[Dataset items]
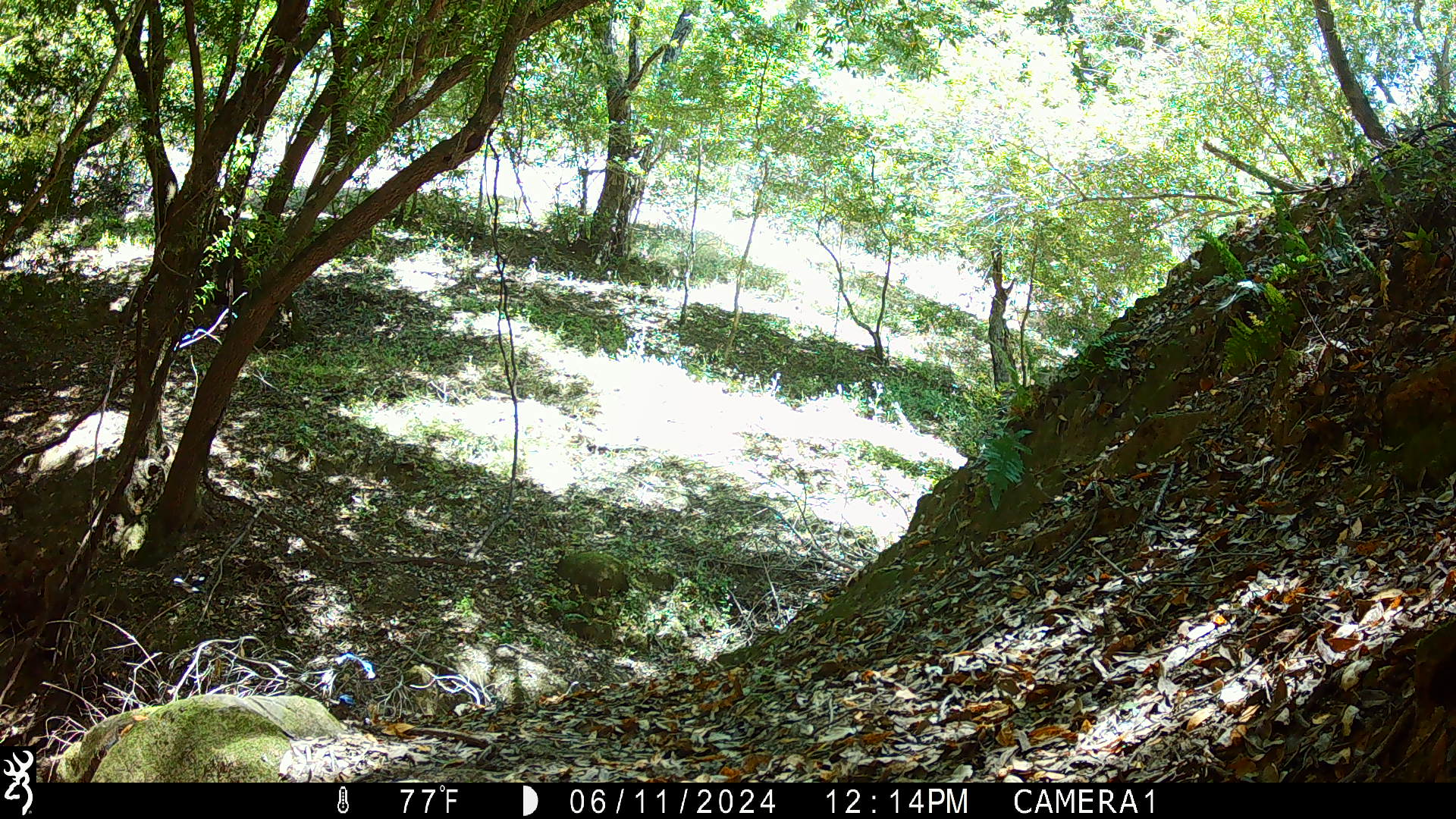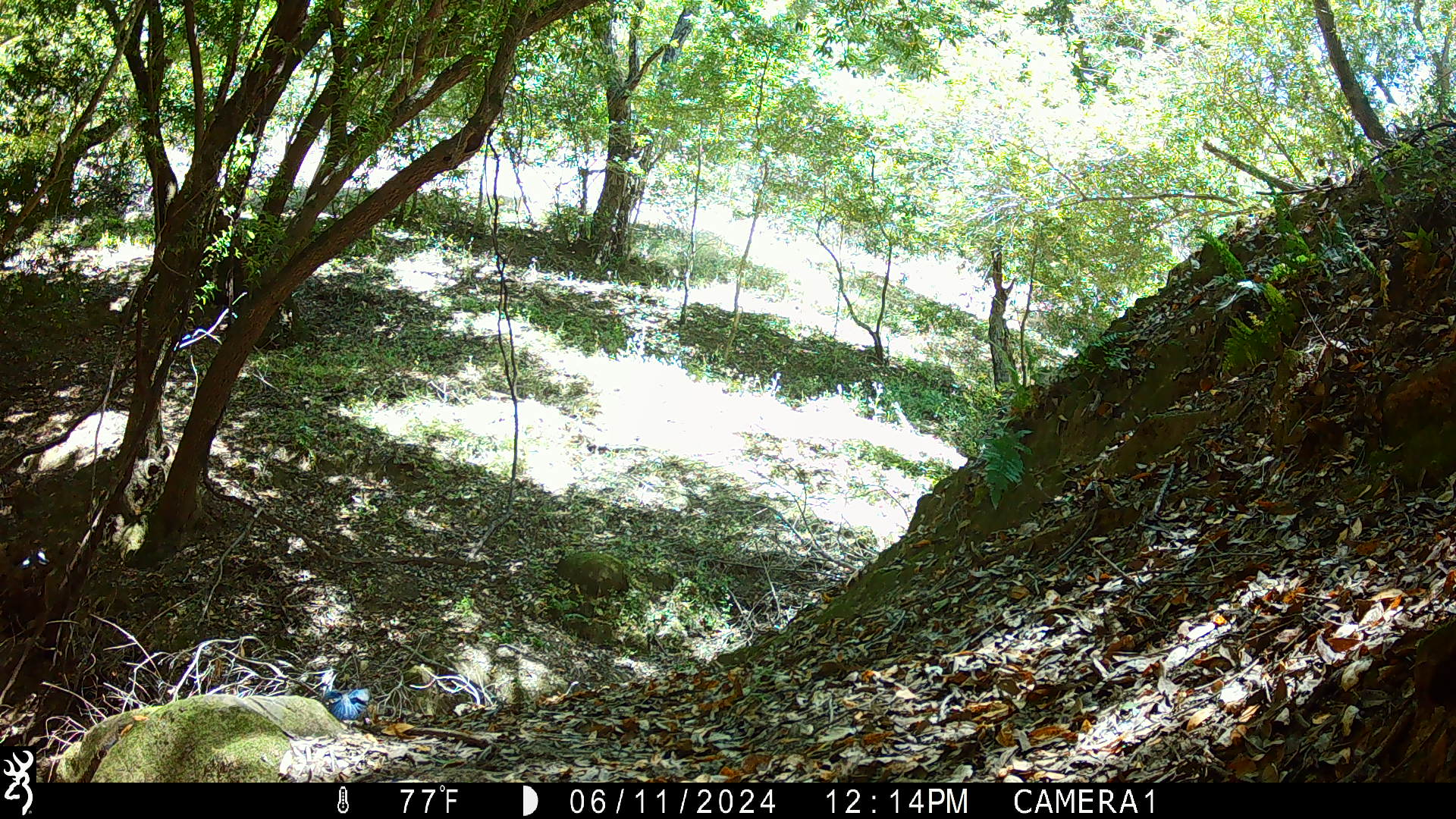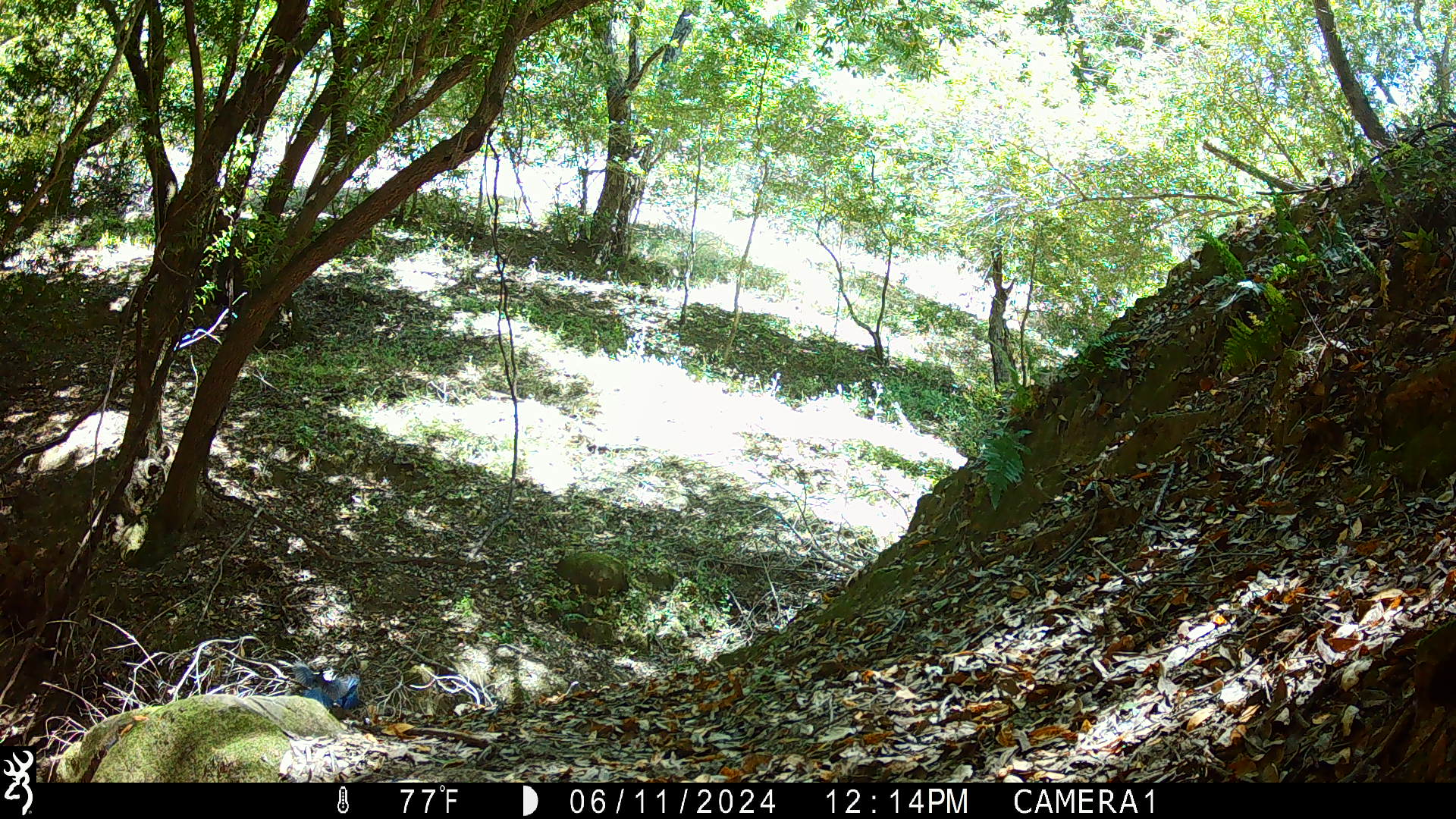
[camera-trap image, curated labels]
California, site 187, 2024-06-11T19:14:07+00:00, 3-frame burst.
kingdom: Animalia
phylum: Chordata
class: Aves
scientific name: Aves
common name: bird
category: unknown bird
Unknown bird (bird) (Aves).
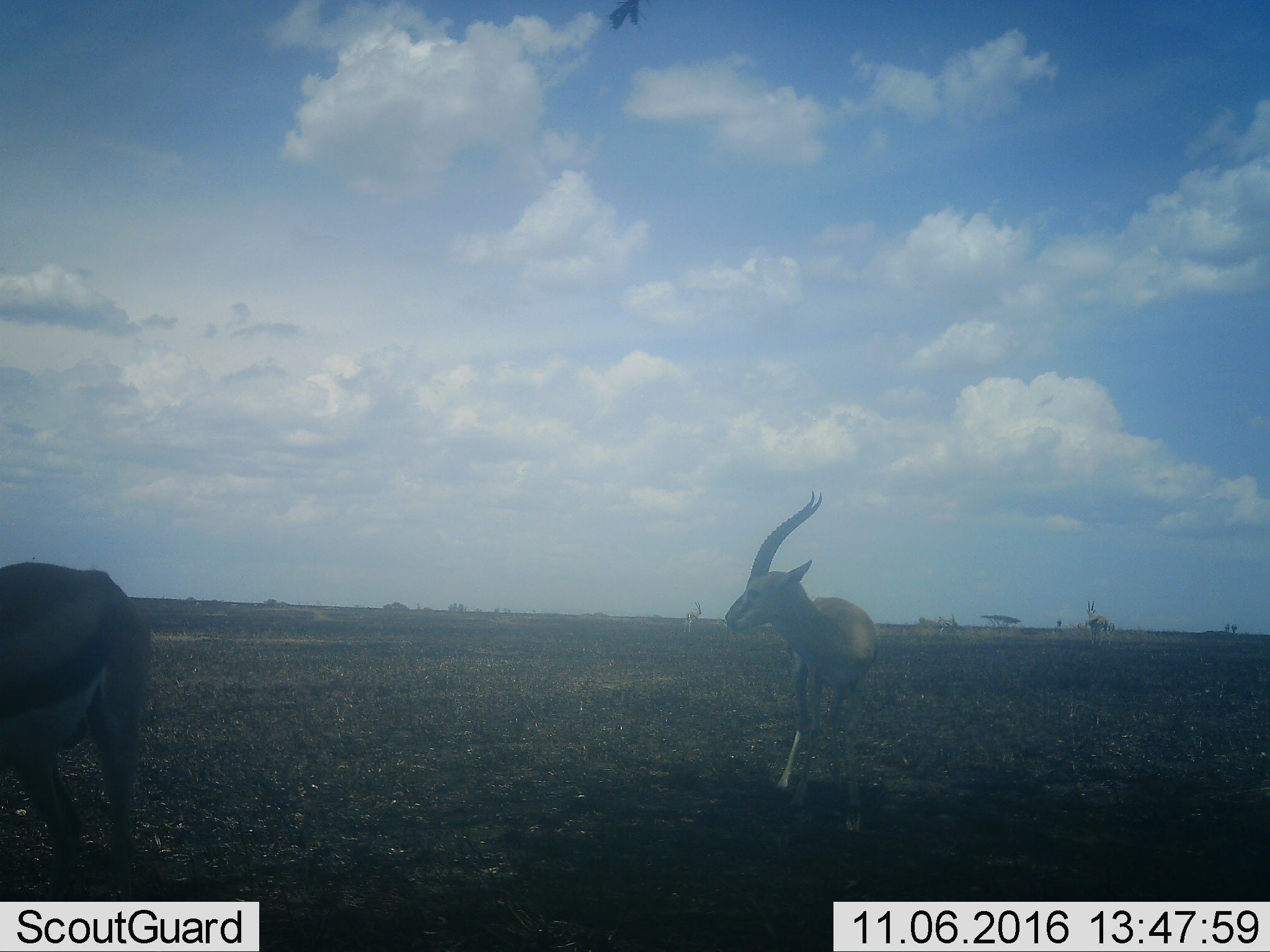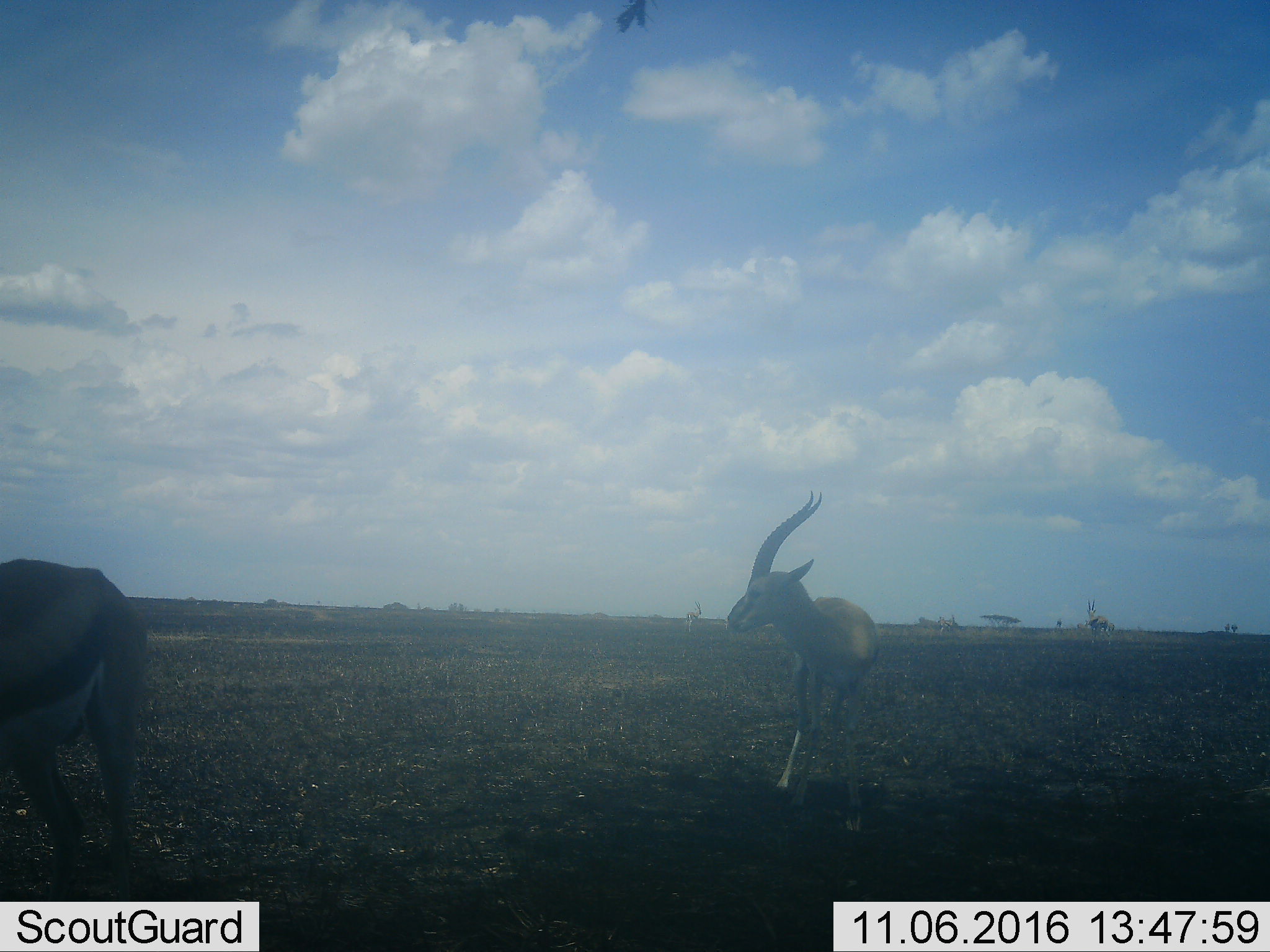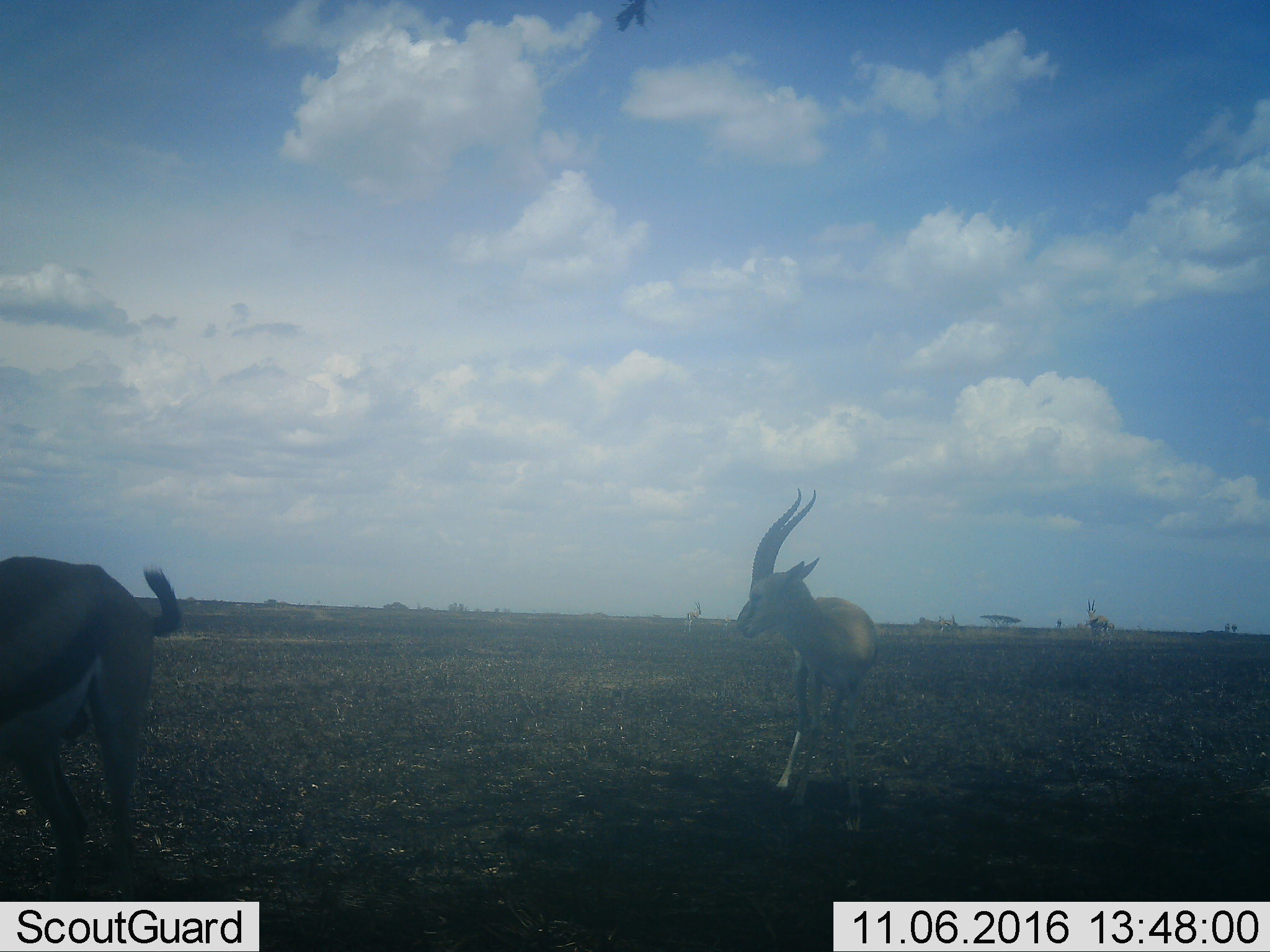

▶ [Work order]:
Word for word, restate all of the records. Exclude the pictures.

▶ [Completed task]:
[camera-trap image, curated labels]
California, site 187, 2024-06-11T19:14:07+00:00, 3-frame burst.
kingdom: Animalia
phylum: Chordata
class: Aves
scientific name: Aves
common name: bird
category: unknown bird
Unknown bird (bird) (Aves).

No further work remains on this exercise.